Daerah  

Pelantikan Raja Negeri Hitu Messing Menuai Polemik

AMBON, SPEKTRUM – Pelantikan H. Ali Slamat, sebagai Raja Negeri Hitu Messing, Kecamatan Leihitu Kabupaten Maluku Tengah, Provinsi Maluku, pada 5 Desember 2019 lalu, hingga kini masih menuai polemik. Pasalnya, Bupati Maluku Tengah Abua Tuasikal melantik Raja Negeri Hitu Messing, di lain sisi masalah mata rumah parentah masih berproses di pengadilan.

“Kami pernah menyampaikan surat resmi maupun lisan kepada pak Bupati Maluku Tengah Abua Tuasikal, bahwa pencalonan raja Hitu Messing salah. Namun Bupati tidak menghiraukan surat kami. Hemat kami, Bupati sendiri membuat ‘bom waktu’ di tengah masyarakat yang kapan saja bisa meledak,” tandas mantan Penjabat Negeri Hitu Messing, Edwin Slamat, kepada wartawan di Ambon, Selasa,(07/01/2020).

Dikemuakannya, selama menjabat sebagai penjabat dari tahun 2012 hingga 2018, ia telah meminta Saniri Negeri untuk mencari Mata Rumah Parentah Hitu Messing. Saat itu, lanjutnya, Ketua Saniri Negeri adalah Johan Slamat. Dimana Penjabat memberikan waktu dua minggu. Tapi hanya berselang seminggu Mata Rumah Parentah telah ditetapkan.

“Waktu itu Johan Slamat membuat SK Mata Rumah Parentah. Dalam SK tersebut hanya satu nama yaitu dari marga Slamat (H. Ali Slamat). Sedangkan raja sebelumnya dari marga Pellu yakni H. Abdullah Pellu tidak ada. Padahal Abdullah Pellu ini adalah raja adat saat itu,” ungkapnya.

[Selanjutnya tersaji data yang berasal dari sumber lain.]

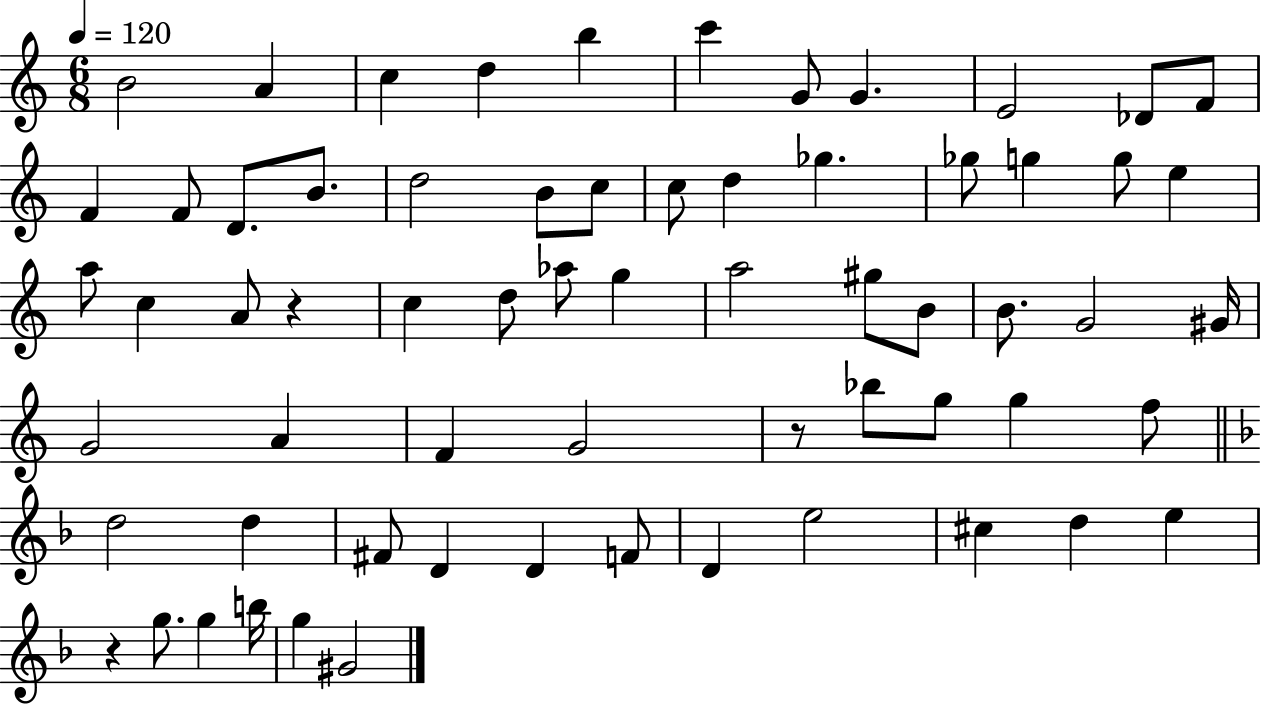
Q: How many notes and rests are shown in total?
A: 65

Anehnya, kata dia, semua proses pencarian mata rumah parentah sampai dengan penetapan calon raja dilakukan oleh Ketua Saniri tanpa sepengetahuan. Yang ditetapkan hanya H. Ali Slamat, sementara Abdullah Pellu, raja adat, yang juga mencalonkan diri tidak diterima.

“Sedangkan sebagai penjabat (saya) tidak diberitahukan. Peraturan Negeri harus sepengetahuan saya, tapi semuanya mereka yang atur. Jadi aneh. Dan saya sudah sampaikan kepada Bupati Malteng, kalau prosesnya salah. Namun pak Bupati tidak menggubris,” kesalnya.

Celakanya, dalam peraturan daerah tentang negeri adat tahun 2006, menjelaskan sebelum pelantikan raja secara pemerintahan, seharusnya diawali terlebih dahulu oleh pelantikan secara adat. Hal Ini agar menjelaskan bahwa pelantikan adat berjalan bagus. karena, Hitu Messing merupakan negeri adat.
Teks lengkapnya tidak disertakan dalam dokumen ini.